German-born children’s author known for her "depictions of humane, realistic characters."
Benary-Isbert attended the College St. Carolus and the University of Frankfurt. She worked as a secretary at the Museum of Ethnology and Anthropology in Frankfurt, Germany from 1910-1917, when she married Wilhelm Benary. They settled in Erfurt, in East Germany.
When the Russians took over Germany, she fled to the apartment of a friend in West Germany. In 1948 she wrote Die Arche Noah (The Ark). In 1953 it received a first prize at the New York Herald Tribune's Spring Book Festival. Post-war Germany became a common theme in most of her works.
In 1952 she moved to the United States, where she was naturalized in 1957 and worked as a writer until her death.

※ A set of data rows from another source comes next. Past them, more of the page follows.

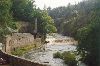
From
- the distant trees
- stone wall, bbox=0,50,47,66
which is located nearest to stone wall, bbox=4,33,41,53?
the distant trees

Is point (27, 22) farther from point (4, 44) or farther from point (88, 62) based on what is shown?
point (88, 62)

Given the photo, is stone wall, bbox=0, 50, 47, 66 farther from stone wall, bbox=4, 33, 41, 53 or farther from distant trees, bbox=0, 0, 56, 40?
distant trees, bbox=0, 0, 56, 40

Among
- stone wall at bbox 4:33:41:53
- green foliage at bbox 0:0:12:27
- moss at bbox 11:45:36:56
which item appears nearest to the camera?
stone wall at bbox 4:33:41:53

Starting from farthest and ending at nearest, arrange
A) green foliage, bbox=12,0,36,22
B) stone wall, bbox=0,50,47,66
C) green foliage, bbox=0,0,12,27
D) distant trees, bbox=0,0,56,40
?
green foliage, bbox=12,0,36,22
distant trees, bbox=0,0,56,40
green foliage, bbox=0,0,12,27
stone wall, bbox=0,50,47,66

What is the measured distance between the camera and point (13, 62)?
29344mm

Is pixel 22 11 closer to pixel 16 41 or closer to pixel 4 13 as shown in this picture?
pixel 4 13

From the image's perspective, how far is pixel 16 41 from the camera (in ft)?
178

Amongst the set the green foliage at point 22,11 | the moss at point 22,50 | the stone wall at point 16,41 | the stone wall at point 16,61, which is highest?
the green foliage at point 22,11

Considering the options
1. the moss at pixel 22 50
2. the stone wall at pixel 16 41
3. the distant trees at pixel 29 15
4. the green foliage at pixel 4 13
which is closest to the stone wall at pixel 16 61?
the stone wall at pixel 16 41

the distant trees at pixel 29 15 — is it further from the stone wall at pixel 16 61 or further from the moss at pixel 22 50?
the stone wall at pixel 16 61

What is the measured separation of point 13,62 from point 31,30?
52715 millimetres

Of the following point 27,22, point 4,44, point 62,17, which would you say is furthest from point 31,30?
point 62,17

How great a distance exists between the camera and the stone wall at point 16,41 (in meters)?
47.8

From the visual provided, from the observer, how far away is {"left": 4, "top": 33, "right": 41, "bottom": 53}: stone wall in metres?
47.8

She received the Jane Addams Children's Book Award from the Women's International League for Peace and Freedom in 1957 for "Annegret und Cara".
Most of Benary-Isbert's books were originally written and published in German; some were later translated into English and published again.

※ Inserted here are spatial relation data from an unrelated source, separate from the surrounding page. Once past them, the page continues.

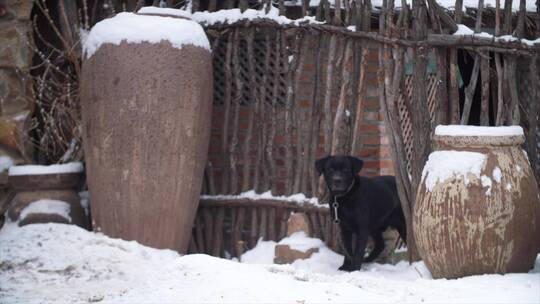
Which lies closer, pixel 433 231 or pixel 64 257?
pixel 433 231

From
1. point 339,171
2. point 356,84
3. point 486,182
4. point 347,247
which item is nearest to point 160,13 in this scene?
point 356,84

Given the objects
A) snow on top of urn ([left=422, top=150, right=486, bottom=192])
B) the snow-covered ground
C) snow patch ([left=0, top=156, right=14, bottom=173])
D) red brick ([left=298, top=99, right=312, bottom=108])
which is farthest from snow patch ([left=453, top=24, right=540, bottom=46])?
snow patch ([left=0, top=156, right=14, bottom=173])

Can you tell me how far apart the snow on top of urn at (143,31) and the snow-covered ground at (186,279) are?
51.1 inches

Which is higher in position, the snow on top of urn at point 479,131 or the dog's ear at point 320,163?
the snow on top of urn at point 479,131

This book really opened my eyes about WWII Germany. There were lots of names and places that were a little difficult for me to keep track of (as they were mostly unfamiliar to me), but it didn't make the story too hard to follow. It was fascinating to read about civilians from a variety of political backgrounds coming to a realization of what the war really meant to each of them on a personal level.
Benary-Isbert's talent for describing nature and the simple details of a home-spun life make a striking contrast to the horrors surrounding the concentration camps and prisoners-of-war. However, those horrors - while not glossed over - are not related in a disturbing or graphic way. Instead, the perspective is one of deep humility and hope for survival and homecoming.
It is really a fantastic book. I only gave it four stars instead of five because it was a little too deep and melancholy for me to want to read it over and over again.
I always enjoy Margot Benary-Isbert and her depictions of the sufferings of ordinary Germans who never liked Hitler (and you believe them). This one is about a young girl and an older pastor in the countryside who are drawn to each other but fear they are not meant to be life partners despite their mutual admiration and attraction. Their story unfolds against the last few months before Germany officially loses the war, when the girl, her mother, brother, and all of their livestock take in the rural parsonage from the threat of bombs in the cities. I didn't love it as much as the others (especially her Ark series) but I did enjoy it.